Es geht wieder in den sozialen Brennpunkt. Mordopfer Nadine wollte „raus aus der Scheiße hier“, wie ihr Vater den Polizisten sagt. Es entspinnt sich ein Panoptikum gesellschaftlicher Friktionen. Wenn Oberschicht auf Unterschicht trifft, knallt es in «Tatorten» ja gerne. Aber auch hier findet man in Dortmund eine andere, stimmigere Lösung. Das Drama um den Versuch des sozialen Aufstiegs einer Teenagerin, die sich mit ihrer räumlichen wie sozialen Umgebung nicht (mehr) identifizieren kann, ist hier der (unprätentiöse) Hintergrund, und eben nicht der Vorwand, um den Punkt Sozialkritik von der How-to-make-a-Tatort-Liste zu streichen.

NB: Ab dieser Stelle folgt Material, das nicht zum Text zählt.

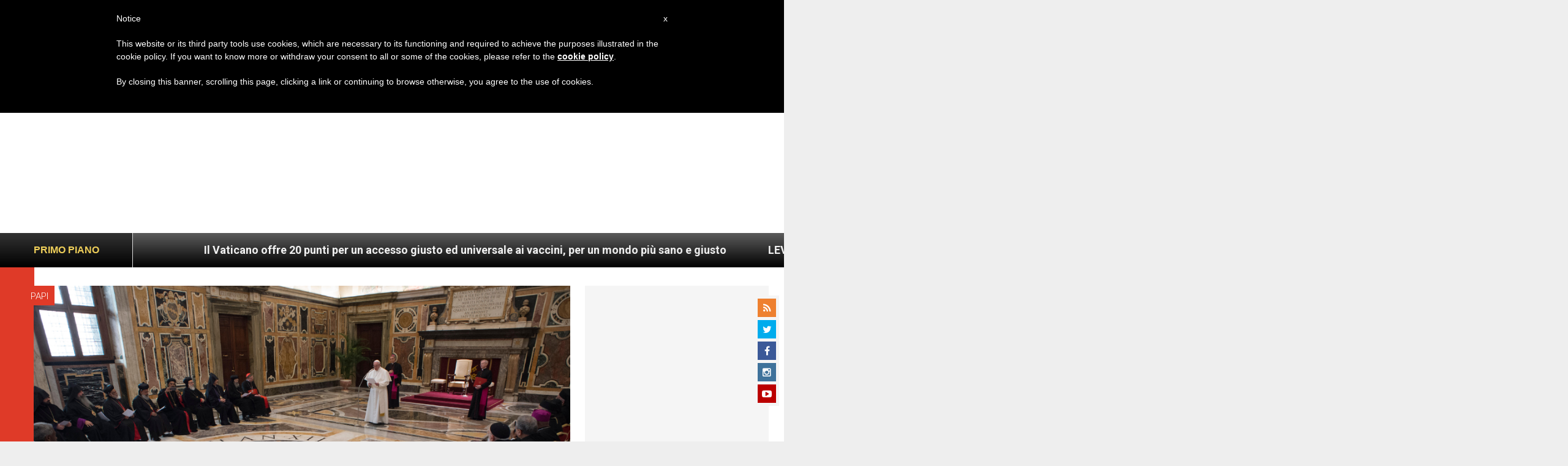

--- FILE ---
content_type: text/html; charset=utf-8
request_url: https://www.google.com/recaptcha/api2/aframe
body_size: 262
content:
<!DOCTYPE HTML><html><head><meta http-equiv="content-type" content="text/html; charset=UTF-8"></head><body><script nonce="IdSYibGMlUsyCrip3FFiLg">/** Anti-fraud and anti-abuse applications only. See google.com/recaptcha */ try{var clients={'sodar':'https://pagead2.googlesyndication.com/pagead/sodar?'};window.addEventListener("message",function(a){try{if(a.source===window.parent){var b=JSON.parse(a.data);var c=clients[b['id']];if(c){var d=document.createElement('img');d.src=c+b['params']+'&rc='+(localStorage.getItem("rc::a")?sessionStorage.getItem("rc::b"):"");window.document.body.appendChild(d);sessionStorage.setItem("rc::e",parseInt(sessionStorage.getItem("rc::e")||0)+1);localStorage.setItem("rc::h",'1769291221227');}}}catch(b){}});window.parent.postMessage("_grecaptcha_ready", "*");}catch(b){}</script></body></html>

Authentisch wird es eben nur, wenn sich die Themen aus der dramatischen Situation ergeben – nicht, wenn sie ihr übergestülpt werden. In nahezu allen anderen «Tatort»-Metropolen, von Berlin über Ludwigshafen bis nach München, sollte man sich daran dringend ein Beispiel nehmen.
Aber es ist nicht nur die zweite Ebene, die in Dortmund so viel besser gelingt als fast überall sonst. Es ist vor allem auch die Haltung zu den Figuren und zum Setting. Noras und Daniels Dialoge kommen ohne aufgesetzten Unter-40-Sprech aus, ohne gewollt keckes Gefasel, ohne gezwungene Albernheiten. Wenn Jörg Hartmann als Peter Faber im Tobsuchtsanfall die Toilettenräume auseinandernimmt, nimmt man ihm das ab. Wenn er seiner Kollegin an die Gurgel geht, um die Tötungssituation nachzustellen, ist man sich sicher, dass der Mann nicht alle Tassen im Schrank hat. Aber man nimmt es ihm ab. Weil es authentisch ist. Weil diese Figuren es nicht nötig haben, sich aufgesetzte One-Liner in den Mund legen zu lassen, in der Hoffnung, damit zumindest auf ein Minimum an Individualität zu kommen. Weil es eben auch anders geht: nahbarer, authentischer, natürlicher, und nicht am Reißbrett nach Zielgruppenaffinität durchgeplant.
Hinzu kommt, dass sich die Glücksgriffe beim Cast nach wie vor bezahlt machen. Jörg Hartmanns und Anna Schudts Spiel kann man in seinen besten Momenten ohne zu übertreiben als Tour-de-Force bezeichnen, während Aylin Tezel und Stefan Konarske das jüngere «Tatort»-Duo weiterhin glaubhaft und unaffektiert verkörpern. Unprätentiös eben. Wenn «Tatort» doch nur immer so wäre.
Das Erste zeigt «Tatort - Eine andere Welt» am Sonntag, den 17. November um 20.15 Uhr.